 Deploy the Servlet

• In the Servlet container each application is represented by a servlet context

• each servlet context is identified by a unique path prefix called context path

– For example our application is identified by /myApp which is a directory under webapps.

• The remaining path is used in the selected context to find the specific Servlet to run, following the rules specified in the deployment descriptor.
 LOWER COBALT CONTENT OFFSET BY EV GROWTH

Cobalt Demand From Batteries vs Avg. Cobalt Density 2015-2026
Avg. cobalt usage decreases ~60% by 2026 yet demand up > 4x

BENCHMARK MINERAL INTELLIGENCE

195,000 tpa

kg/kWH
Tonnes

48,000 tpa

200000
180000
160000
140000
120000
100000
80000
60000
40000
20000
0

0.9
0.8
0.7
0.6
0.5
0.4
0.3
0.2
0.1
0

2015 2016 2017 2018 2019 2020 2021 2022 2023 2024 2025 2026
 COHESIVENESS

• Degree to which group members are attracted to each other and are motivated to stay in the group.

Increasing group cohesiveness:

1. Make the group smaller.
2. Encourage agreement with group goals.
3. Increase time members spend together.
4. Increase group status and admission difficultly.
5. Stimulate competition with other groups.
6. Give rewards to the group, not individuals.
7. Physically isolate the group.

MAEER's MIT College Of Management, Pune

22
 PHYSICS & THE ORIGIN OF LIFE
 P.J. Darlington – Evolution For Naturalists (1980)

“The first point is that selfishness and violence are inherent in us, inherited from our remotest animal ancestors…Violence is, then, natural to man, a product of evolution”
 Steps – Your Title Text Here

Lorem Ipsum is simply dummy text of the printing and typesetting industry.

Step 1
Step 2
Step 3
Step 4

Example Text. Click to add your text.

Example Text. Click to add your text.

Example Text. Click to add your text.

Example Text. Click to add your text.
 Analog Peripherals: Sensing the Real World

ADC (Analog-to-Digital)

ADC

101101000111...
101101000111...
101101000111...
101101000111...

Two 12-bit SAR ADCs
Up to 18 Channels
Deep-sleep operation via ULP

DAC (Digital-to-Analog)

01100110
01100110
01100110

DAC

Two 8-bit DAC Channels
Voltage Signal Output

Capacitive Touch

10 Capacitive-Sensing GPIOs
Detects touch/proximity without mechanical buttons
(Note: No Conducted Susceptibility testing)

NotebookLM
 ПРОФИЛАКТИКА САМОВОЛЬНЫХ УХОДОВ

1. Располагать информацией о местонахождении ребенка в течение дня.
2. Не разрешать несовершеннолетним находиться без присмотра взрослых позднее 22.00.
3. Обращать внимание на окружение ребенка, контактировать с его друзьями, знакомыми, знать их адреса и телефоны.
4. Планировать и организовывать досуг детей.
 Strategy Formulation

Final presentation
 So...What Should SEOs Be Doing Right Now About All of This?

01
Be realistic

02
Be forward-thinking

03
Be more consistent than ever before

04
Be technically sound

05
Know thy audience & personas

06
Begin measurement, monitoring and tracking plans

────────────────────

▶ **Task to complete**
All records shown above must be set down again verbatim.

▶ **Result for this exercise**
 Deploy the Servlet

• In the Servlet container each application is represented by a servlet context

• each servlet context is identified by a unique path prefix called context path

– For example our application is identified by /myApp which is a directory under webapps.

• The remaining path is used in the selected context to find the specific Servlet to run, following the rules specified in the deployment descriptor.
 LOWER COBALT CONTENT OFFSET BY EV GROWTH

Cobalt Demand From Batteries vs Avg. Cobalt Density 2015-2026
Avg. cobalt usage decreases ~60% by 2026 yet demand up > 4x

BENCHMARK MINERAL INTELLIGENCE

195,000 tpa

kg/kWH
Tonnes

48,000 tpa

200000
180000
160000
140000
120000
100000
80000
60000
40000
20000
0

0.9
0.8
0.7
0.6
0.5
0.4
0.3
0.2
0.1
0

2015 2016 2017 2018 2019 2020 2021 2022 2023 2024 2025 2026
 COHESIVENESS

• Degree to which group members are attracted to each other and are motivated to stay in the group.

Increasing group cohesiveness:

1. Make the group smaller.
2. Encourage agreement with group goals.
3. Increase time members spend together.
4. Increase group status and admission difficultly.
5. Stimulate competition with other groups.
6. Give rewards to the group, not individuals.
7. Physically isolate the group.

MAEER's MIT College Of Management, Pune

22
 PHYSICS & THE ORIGIN OF LIFE
 P.J. Darlington – Evolution For Naturalists (1980)

“The first point is that selfishness and violence are inherent in us, inherited from our remotest animal ancestors…Violence is, then, natural to man, a product of evolution”
 Steps – Your Title Text Here

Lorem Ipsum is simply dummy text of the printing and typesetting industry.

Step 1
Step 2
Step 3
Step 4

Example Text. Click to add your text.

Example Text. Click to add your text.

Example Text. Click to add your text.

Example Text. Click to add your text.
 Analog Peripherals: Sensing the Real World

ADC (Analog-to-Digital)

ADC

101101000111...
101101000111...
101101000111...
101101000111...

Two 12-bit SAR ADCs
Up to 18 Channels
Deep-sleep operation via ULP

DAC (Digital-to-Analog)

01100110
01100110
01100110

DAC

Two 8-bit DAC Channels
Voltage Signal Output

Capacitive Touch

10 Capacitive-Sensing GPIOs
Detects touch/proximity without mechanical buttons
(Note: No Conducted Susceptibility testing)

NotebookLM
 ПРОФИЛАКТИКА САМОВОЛЬНЫХ УХОДОВ

1. Располагать информацией о местонахождении ребенка в течение дня.
2. Не разрешать несовершеннолетним находиться без присмотра взрослых позднее 22.00.
3. Обращать внимание на окружение ребенка, контактировать с его друзьями, знакомыми, знать их адреса и телефоны.
4. Планировать и организовывать досуг детей.
 Strategy Formulation

Final presentation
 So...What Should SEOs Be Doing Right Now About All of This?

01
Be realistic

02
Be forward-thinking

03
Be more consistent than ever before

04
Be technically sound

05
Know thy audience & personas

06
Begin measurement, monitoring and tracking plans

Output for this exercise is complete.